## WHAT TO PRODUCE
Please give the data below again in full, exactly as it stands.

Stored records
>> start

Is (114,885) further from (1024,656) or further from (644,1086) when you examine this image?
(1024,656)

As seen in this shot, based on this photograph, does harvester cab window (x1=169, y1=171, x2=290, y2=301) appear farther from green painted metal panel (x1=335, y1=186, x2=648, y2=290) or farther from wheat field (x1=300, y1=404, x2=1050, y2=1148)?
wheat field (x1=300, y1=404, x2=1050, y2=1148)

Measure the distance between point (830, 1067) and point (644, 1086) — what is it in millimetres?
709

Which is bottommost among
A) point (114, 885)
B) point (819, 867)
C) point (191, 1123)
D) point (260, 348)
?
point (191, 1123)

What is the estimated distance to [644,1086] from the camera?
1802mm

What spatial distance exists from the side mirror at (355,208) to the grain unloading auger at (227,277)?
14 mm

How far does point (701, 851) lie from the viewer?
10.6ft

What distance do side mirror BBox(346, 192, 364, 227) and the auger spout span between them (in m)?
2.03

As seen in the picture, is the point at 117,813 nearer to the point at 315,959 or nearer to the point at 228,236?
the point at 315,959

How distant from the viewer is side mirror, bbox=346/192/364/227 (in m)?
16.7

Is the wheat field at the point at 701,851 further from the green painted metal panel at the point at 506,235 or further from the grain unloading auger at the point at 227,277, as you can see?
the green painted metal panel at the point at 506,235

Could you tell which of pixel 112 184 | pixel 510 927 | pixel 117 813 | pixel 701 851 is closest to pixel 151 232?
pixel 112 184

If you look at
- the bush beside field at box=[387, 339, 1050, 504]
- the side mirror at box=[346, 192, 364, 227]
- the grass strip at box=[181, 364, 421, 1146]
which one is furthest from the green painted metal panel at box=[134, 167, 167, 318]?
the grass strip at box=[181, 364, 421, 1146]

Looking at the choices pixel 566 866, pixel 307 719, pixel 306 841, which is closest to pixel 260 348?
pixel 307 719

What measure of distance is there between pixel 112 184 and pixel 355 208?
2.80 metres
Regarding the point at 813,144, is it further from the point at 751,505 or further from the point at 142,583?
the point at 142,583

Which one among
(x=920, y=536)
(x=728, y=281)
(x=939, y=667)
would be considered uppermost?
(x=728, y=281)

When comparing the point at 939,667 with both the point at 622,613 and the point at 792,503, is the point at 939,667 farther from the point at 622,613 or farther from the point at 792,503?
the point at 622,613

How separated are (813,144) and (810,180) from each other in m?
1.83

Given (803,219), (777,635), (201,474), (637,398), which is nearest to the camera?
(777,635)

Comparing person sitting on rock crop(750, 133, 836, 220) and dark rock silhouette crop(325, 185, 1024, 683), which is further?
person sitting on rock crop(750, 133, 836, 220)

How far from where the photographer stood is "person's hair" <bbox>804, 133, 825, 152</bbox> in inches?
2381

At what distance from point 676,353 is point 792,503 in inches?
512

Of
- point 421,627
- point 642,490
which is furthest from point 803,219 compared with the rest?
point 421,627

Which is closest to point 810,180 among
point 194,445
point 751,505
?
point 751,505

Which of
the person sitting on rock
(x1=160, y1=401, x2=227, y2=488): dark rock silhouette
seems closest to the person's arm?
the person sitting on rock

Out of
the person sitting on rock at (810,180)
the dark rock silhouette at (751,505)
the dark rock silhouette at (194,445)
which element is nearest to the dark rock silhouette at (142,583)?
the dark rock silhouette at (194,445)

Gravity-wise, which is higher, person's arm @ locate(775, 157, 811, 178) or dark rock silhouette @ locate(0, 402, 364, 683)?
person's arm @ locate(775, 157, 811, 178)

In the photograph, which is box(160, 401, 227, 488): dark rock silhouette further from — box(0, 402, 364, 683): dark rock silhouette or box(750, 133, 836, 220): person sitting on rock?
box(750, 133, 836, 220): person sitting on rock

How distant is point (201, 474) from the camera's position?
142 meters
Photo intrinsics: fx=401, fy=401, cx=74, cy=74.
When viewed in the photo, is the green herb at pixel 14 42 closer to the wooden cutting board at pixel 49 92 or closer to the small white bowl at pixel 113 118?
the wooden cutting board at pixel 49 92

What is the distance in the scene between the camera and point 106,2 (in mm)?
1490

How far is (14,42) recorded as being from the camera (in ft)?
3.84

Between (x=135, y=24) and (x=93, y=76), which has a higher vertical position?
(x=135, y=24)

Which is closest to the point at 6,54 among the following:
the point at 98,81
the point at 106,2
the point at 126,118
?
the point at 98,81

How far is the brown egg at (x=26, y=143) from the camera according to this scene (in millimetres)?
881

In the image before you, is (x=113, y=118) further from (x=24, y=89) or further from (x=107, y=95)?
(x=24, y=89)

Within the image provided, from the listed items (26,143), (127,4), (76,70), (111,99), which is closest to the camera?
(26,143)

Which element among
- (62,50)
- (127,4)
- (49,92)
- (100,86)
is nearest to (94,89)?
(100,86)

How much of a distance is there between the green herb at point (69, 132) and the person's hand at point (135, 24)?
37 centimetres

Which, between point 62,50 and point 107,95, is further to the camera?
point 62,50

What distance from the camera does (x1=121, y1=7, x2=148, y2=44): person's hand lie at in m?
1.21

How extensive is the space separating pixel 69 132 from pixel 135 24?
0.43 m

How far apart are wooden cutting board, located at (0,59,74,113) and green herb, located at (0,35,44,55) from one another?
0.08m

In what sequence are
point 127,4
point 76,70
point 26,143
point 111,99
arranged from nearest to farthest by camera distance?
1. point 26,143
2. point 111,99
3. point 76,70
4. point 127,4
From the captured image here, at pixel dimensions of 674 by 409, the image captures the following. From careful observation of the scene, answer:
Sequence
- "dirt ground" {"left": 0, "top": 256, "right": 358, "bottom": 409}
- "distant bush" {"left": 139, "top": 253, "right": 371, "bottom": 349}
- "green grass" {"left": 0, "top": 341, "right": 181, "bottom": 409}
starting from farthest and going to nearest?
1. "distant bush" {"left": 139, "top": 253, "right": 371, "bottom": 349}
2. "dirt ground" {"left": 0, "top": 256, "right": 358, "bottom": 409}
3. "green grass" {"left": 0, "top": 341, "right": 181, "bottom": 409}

>> end

## FINISHED ANSWER
Is (114,885) further from (1024,656) or further from (644,1086) when you examine this image?
(1024,656)

As seen in this shot, based on this photograph, does harvester cab window (x1=169, y1=171, x2=290, y2=301) appear farther from green painted metal panel (x1=335, y1=186, x2=648, y2=290) or farther from wheat field (x1=300, y1=404, x2=1050, y2=1148)?
wheat field (x1=300, y1=404, x2=1050, y2=1148)

Measure the distance between point (830, 1067) and point (644, 1086) — what is it in millimetres?
709

Which is bottommost among
A) point (114, 885)
B) point (819, 867)
C) point (191, 1123)
D) point (260, 348)
?
point (191, 1123)

What is the estimated distance to [644,1086] from the camera?
1802mm

What spatial distance exists from the side mirror at (355,208) to the grain unloading auger at (227,277)?
14 mm

How far does point (701, 851) lie from the viewer?
10.6ft

What distance do side mirror BBox(346, 192, 364, 227) and the auger spout span between them (in m)?
2.03

As seen in the picture, is the point at 117,813 nearer to the point at 315,959 or nearer to the point at 228,236?
the point at 315,959

How distant from the viewer is side mirror, bbox=346/192/364/227 (in m)?
16.7

Is the wheat field at the point at 701,851 further from the green painted metal panel at the point at 506,235 or further from the grain unloading auger at the point at 227,277, as you can see?
the green painted metal panel at the point at 506,235

Could you tell which of pixel 112 184 | pixel 510 927 | pixel 117 813 | pixel 701 851 is closest to pixel 151 232?
pixel 112 184

If you look at
- the bush beside field at box=[387, 339, 1050, 504]
- the side mirror at box=[346, 192, 364, 227]
- the grass strip at box=[181, 364, 421, 1146]
which one is furthest from the green painted metal panel at box=[134, 167, 167, 318]?
the grass strip at box=[181, 364, 421, 1146]

Looking at the choices pixel 566 866, pixel 307 719, pixel 306 841, which is closest to pixel 260 348?
pixel 307 719

What measure of distance is there between pixel 112 184 and pixel 355 208?
2.80 metres
Regarding the point at 813,144, is it further from the point at 751,505 or further from the point at 142,583?
the point at 142,583

Which one among
(x=920, y=536)
(x=728, y=281)
(x=939, y=667)
would be considered uppermost?
(x=728, y=281)

When comparing the point at 939,667 with both the point at 622,613 and the point at 792,503, is the point at 939,667 farther from the point at 622,613 or farther from the point at 792,503?
the point at 622,613

How separated are (813,144) and (810,180) from each other in m?
1.83

Given (803,219), (777,635), (201,474), (637,398), which is nearest to the camera?
(777,635)

Comparing person sitting on rock crop(750, 133, 836, 220) and dark rock silhouette crop(325, 185, 1024, 683), which is further?
person sitting on rock crop(750, 133, 836, 220)

How far from where the photographer stood is "person's hair" <bbox>804, 133, 825, 152</bbox> in inches?
2381

At what distance from point 676,353 is point 792,503 in inches?
512

Of
- point 421,627
- point 642,490
which is furthest from point 803,219 compared with the rest?
point 421,627

Which is closest to point 810,180 among
point 194,445
point 751,505
?
point 751,505

Which of
the person sitting on rock
(x1=160, y1=401, x2=227, y2=488): dark rock silhouette
seems closest to the person's arm?
the person sitting on rock

Out of
the person sitting on rock at (810,180)
the dark rock silhouette at (751,505)
the dark rock silhouette at (194,445)
which element is nearest to the dark rock silhouette at (142,583)?
the dark rock silhouette at (194,445)

Gravity-wise, which is higher, person's arm @ locate(775, 157, 811, 178) or dark rock silhouette @ locate(0, 402, 364, 683)?
person's arm @ locate(775, 157, 811, 178)

In the photograph, which is box(160, 401, 227, 488): dark rock silhouette further from — box(0, 402, 364, 683): dark rock silhouette or box(750, 133, 836, 220): person sitting on rock?
box(750, 133, 836, 220): person sitting on rock

How distant is point (201, 474) from the camera's position?
142 meters
Photo intrinsics: fx=401, fy=401, cx=74, cy=74.
When viewed in the photo, is the green herb at pixel 14 42 closer to the wooden cutting board at pixel 49 92 or closer to the small white bowl at pixel 113 118?
the wooden cutting board at pixel 49 92

What is the distance in the scene between the camera and point 106,2 (in mm)?
1490

How far is (14,42) recorded as being from the camera (in ft)?
3.84

Between (x=135, y=24) and (x=93, y=76), which has a higher vertical position?
(x=135, y=24)

Which is closest to the point at 6,54 among the following:
the point at 98,81
the point at 106,2
the point at 126,118
?
the point at 98,81

How far is the brown egg at (x=26, y=143) from the camera according to this scene (in millimetres)?
881

In the image before you, is (x=113, y=118) further from (x=24, y=89) or further from (x=107, y=95)?
(x=24, y=89)

Within the image provided, from the listed items (26,143), (127,4), (76,70), (111,99), which is closest to the camera?
(26,143)

Which element among
- (62,50)
- (127,4)
- (49,92)
- (100,86)
is nearest to (94,89)?
(100,86)

How much of a distance is there between the green herb at point (69, 132) and the person's hand at point (135, 24)?
37 centimetres

Which, between point 62,50 and point 107,95, is further to the camera?
point 62,50

What distance from the camera does (x1=121, y1=7, x2=148, y2=44): person's hand lie at in m?
1.21

How extensive is the space separating pixel 69 132 from pixel 135 24?
0.43 m

How far apart are wooden cutting board, located at (0,59,74,113) and green herb, located at (0,35,44,55) from one another?
0.08m

In what sequence are
point 127,4
point 76,70
point 26,143
point 111,99
arranged from nearest to farthest by camera distance?
1. point 26,143
2. point 111,99
3. point 76,70
4. point 127,4
From the captured image here, at pixel dimensions of 674 by 409, the image captures the following. From careful observation of the scene, answer:
Sequence
- "dirt ground" {"left": 0, "top": 256, "right": 358, "bottom": 409}
- "distant bush" {"left": 139, "top": 253, "right": 371, "bottom": 349}
- "green grass" {"left": 0, "top": 341, "right": 181, "bottom": 409}
starting from farthest and going to nearest?
1. "distant bush" {"left": 139, "top": 253, "right": 371, "bottom": 349}
2. "dirt ground" {"left": 0, "top": 256, "right": 358, "bottom": 409}
3. "green grass" {"left": 0, "top": 341, "right": 181, "bottom": 409}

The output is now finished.